Use local-only mode when you want checks that don’t depend on DNS/TLS/external routing:

./scripts/check_baseline_drift.py --mode local

In local mode:

  • HSTS is validated by parsing /etc/caddy/Caddyfile for the API site block.
  • Admin endpoint checks are skipped (warn-only).

Optional: weekly drift timer (systemd)

If you want drift checks to run automatically (not just during deploys), this repo includes a weekly systemd timer:

  • Templates: docs/deployment/systemd/healtharchive-baseline-drift-check.*
  • Installer helper (VPS): scripts/vps-install-systemd-units.sh --apply
  • Enablement steps: docs/deployment/systemd/README.md

Remediation rule of thumb

When drift is limited to a file generated by one of the VPS installer helpers, prefer re-running the matching installer instead of editing the baseline policy or patching the file by hand.

Example:

  • If drift reports /etc/grafana/provisioning/dashboards/healtharchive.yaml, re-run sudo ./scripts/vps-install-observability-dashboards.sh --apply. That installer is the canonical writer for the Grafana dashboards provisioning file and restores the expected root:root 0644 state.
  • After fixing required drift, verify with ./scripts/check_baseline_drift.py --mode local or rerun the systemd wrapper with sudo systemctl start healtharchive-baseline-drift-check.service.

Healthchecks recovery note

If healtharchive-baseline-drift-check.service is wired to Healthchecks, a manual rerun after remediation will send the same success ping as the scheduled weekly timer.

  • A later Healthchecks "UP" notification confirms the service passed on that rerun.
  • It does not prove the weekly timer fired on schedule.
  • To distinguish "scheduled timer run" from "manual recovery rerun", compare:
  • sudo systemctl status healtharchive-baseline-drift-check.timer --no-pager -l
  • sudo systemctl list-timers --all | grep healtharchive-baseline-drift-check
  • sudo journalctl -u healtharchive-baseline-drift-check.service --no-pager -l

CORS validation

The policy enforces a strict production allowlist (no extra origins) via HEALTHARCHIVE_CORS_ORIGINS.

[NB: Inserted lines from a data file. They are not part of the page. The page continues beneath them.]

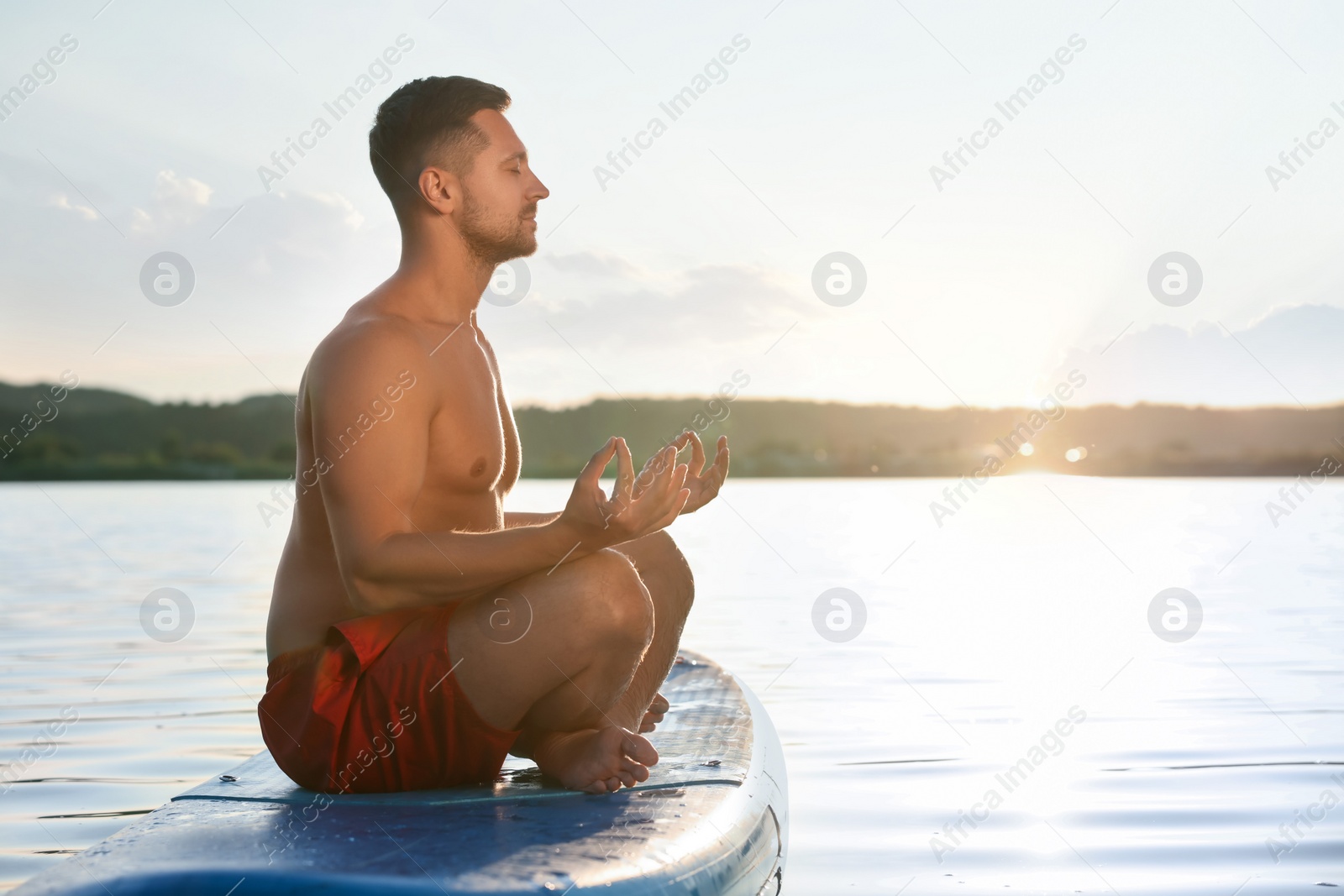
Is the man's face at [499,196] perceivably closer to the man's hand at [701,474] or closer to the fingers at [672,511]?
the man's hand at [701,474]

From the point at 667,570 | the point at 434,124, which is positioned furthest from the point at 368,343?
the point at 667,570

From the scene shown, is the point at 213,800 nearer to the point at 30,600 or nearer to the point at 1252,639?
the point at 1252,639

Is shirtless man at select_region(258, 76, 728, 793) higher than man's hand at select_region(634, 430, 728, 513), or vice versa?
man's hand at select_region(634, 430, 728, 513)

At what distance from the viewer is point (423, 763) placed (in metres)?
2.73

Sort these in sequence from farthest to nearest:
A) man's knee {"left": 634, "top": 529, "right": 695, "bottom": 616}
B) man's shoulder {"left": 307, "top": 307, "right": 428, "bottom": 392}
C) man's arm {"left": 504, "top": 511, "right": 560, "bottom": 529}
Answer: man's arm {"left": 504, "top": 511, "right": 560, "bottom": 529}, man's knee {"left": 634, "top": 529, "right": 695, "bottom": 616}, man's shoulder {"left": 307, "top": 307, "right": 428, "bottom": 392}

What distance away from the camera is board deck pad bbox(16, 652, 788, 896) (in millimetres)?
1998

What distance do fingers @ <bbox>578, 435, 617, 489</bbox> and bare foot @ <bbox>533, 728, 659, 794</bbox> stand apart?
0.74m

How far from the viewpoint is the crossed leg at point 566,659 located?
99.5 inches

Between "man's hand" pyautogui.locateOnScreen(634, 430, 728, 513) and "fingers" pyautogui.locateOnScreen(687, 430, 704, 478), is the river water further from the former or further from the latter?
"fingers" pyautogui.locateOnScreen(687, 430, 704, 478)

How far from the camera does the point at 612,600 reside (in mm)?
2547

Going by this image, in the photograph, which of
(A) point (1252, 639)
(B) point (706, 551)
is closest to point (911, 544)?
(B) point (706, 551)

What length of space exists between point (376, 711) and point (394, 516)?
47 centimetres

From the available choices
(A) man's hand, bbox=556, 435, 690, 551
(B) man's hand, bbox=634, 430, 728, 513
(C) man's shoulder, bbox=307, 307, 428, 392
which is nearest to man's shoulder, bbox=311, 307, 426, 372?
(C) man's shoulder, bbox=307, 307, 428, 392

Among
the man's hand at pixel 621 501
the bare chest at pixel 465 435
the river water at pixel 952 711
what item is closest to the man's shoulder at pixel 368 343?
the bare chest at pixel 465 435
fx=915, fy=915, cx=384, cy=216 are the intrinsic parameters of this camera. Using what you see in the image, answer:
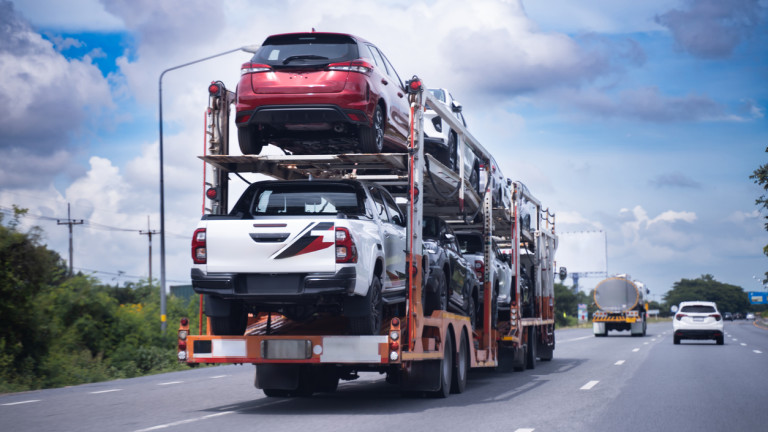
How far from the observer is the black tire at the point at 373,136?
10.9 m

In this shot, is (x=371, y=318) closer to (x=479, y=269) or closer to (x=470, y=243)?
(x=479, y=269)

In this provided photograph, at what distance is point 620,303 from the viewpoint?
4350 centimetres

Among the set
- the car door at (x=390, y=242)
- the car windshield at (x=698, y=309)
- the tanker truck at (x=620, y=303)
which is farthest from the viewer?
the tanker truck at (x=620, y=303)

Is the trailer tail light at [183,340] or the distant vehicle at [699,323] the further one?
the distant vehicle at [699,323]

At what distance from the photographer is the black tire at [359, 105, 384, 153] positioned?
35.6 ft

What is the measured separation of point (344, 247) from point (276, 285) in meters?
0.82

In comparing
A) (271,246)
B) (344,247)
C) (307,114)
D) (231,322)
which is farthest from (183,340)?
(307,114)

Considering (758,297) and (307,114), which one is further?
(758,297)

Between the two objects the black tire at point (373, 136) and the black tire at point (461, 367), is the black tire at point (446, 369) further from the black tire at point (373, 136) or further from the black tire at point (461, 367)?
the black tire at point (373, 136)

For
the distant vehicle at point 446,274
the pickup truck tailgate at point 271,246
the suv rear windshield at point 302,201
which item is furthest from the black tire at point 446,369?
the pickup truck tailgate at point 271,246

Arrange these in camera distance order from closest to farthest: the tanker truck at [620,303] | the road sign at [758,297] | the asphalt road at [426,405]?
the asphalt road at [426,405]
the tanker truck at [620,303]
the road sign at [758,297]

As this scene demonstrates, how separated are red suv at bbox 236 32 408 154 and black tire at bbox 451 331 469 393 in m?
3.75

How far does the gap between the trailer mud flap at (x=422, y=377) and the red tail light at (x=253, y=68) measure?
14.0 feet

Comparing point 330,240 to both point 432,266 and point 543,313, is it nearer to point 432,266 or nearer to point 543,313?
point 432,266
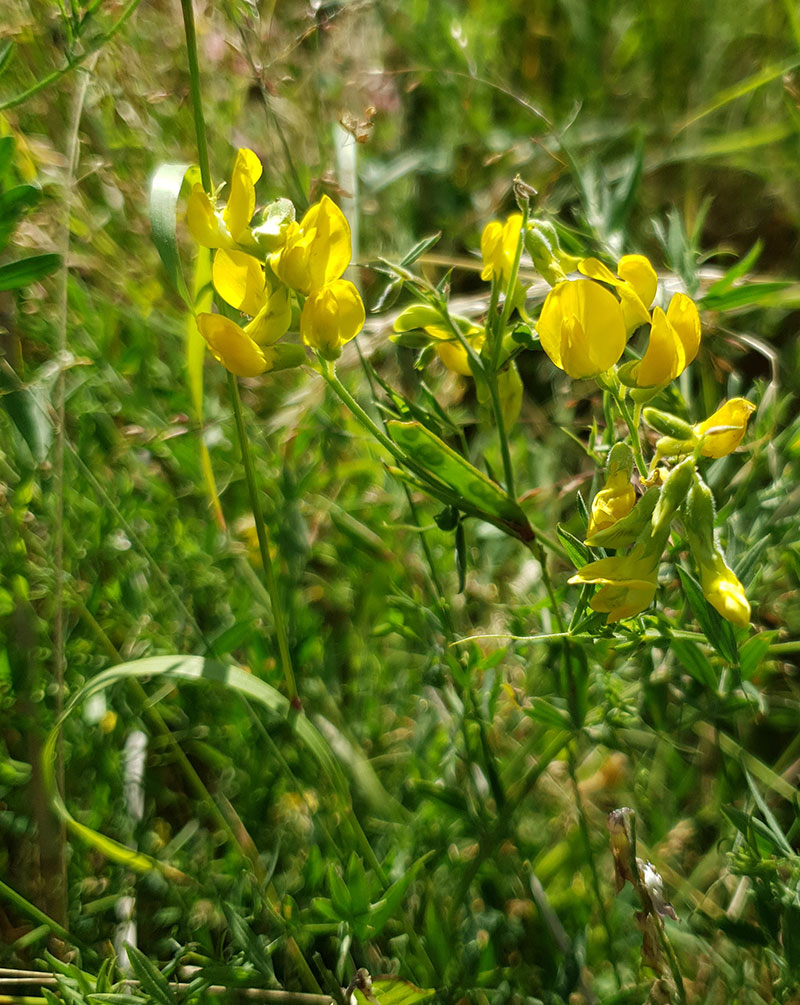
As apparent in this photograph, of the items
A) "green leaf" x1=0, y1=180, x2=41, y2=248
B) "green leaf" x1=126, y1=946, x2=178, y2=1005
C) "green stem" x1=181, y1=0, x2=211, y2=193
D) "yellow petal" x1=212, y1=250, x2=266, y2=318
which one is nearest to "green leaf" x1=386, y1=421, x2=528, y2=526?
"yellow petal" x1=212, y1=250, x2=266, y2=318

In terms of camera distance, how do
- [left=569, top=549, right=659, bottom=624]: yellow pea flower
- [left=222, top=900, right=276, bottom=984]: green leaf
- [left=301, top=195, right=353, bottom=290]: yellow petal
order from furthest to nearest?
[left=222, top=900, right=276, bottom=984]: green leaf → [left=301, top=195, right=353, bottom=290]: yellow petal → [left=569, top=549, right=659, bottom=624]: yellow pea flower

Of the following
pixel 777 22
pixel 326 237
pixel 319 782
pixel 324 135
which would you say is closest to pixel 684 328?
pixel 326 237

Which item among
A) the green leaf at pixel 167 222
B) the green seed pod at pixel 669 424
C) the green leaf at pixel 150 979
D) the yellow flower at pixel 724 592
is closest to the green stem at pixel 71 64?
the green leaf at pixel 167 222

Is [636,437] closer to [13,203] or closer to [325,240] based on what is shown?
[325,240]

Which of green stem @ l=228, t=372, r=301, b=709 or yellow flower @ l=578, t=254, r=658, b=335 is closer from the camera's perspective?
yellow flower @ l=578, t=254, r=658, b=335

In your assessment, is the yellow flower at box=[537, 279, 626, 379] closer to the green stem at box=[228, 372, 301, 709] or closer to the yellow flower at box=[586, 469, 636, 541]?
the yellow flower at box=[586, 469, 636, 541]

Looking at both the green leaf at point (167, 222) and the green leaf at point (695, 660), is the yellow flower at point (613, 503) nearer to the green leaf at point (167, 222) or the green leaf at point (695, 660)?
the green leaf at point (695, 660)

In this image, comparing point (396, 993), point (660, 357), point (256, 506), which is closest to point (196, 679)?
point (256, 506)
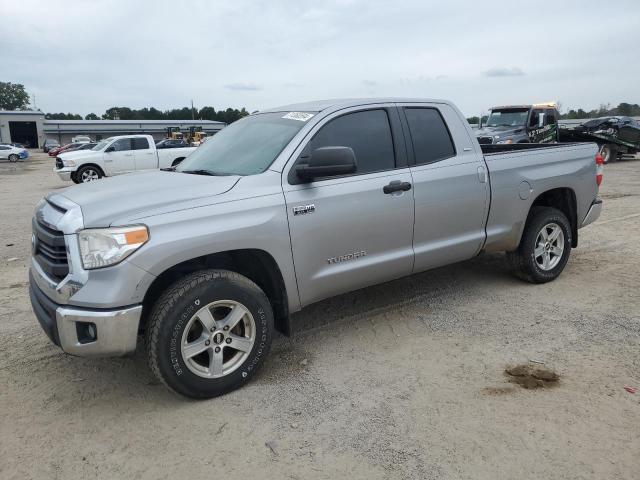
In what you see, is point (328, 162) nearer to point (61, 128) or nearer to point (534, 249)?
point (534, 249)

  • --mode local validates the env file value (CSV set comparison).
  • --mode live additionally probes the API with an Origin: header and checks real Access-Control-Allow-Origin behavior.

Replay + usage invariants

The policy can also pin “public UX” toggles that affect what users see:

  • HEALTHARCHIVE_REPLAY_BASE_URL and HEALTHARCHIVE_REPLAY_PREVIEW_DIR (replay browse URLs + previews)
  • HEALTHARCHIVE_USAGE_METRICS_ENABLED and HEALTHARCHIVE_USAGE_METRICS_WINDOW_DAYS (public /status + /impact)

When to update policy

Update production-baseline-policy.toml only when you intentionally change production invariants:

  • URL strategy (adding staging, changing canonical domains)
  • security posture (HSTS policy, admin auth policy)
  • directory layout / ownership model
  • systemd service names or enablement expectations

Avoid adding “things that change often” to policy (package versions, job counts, etc.).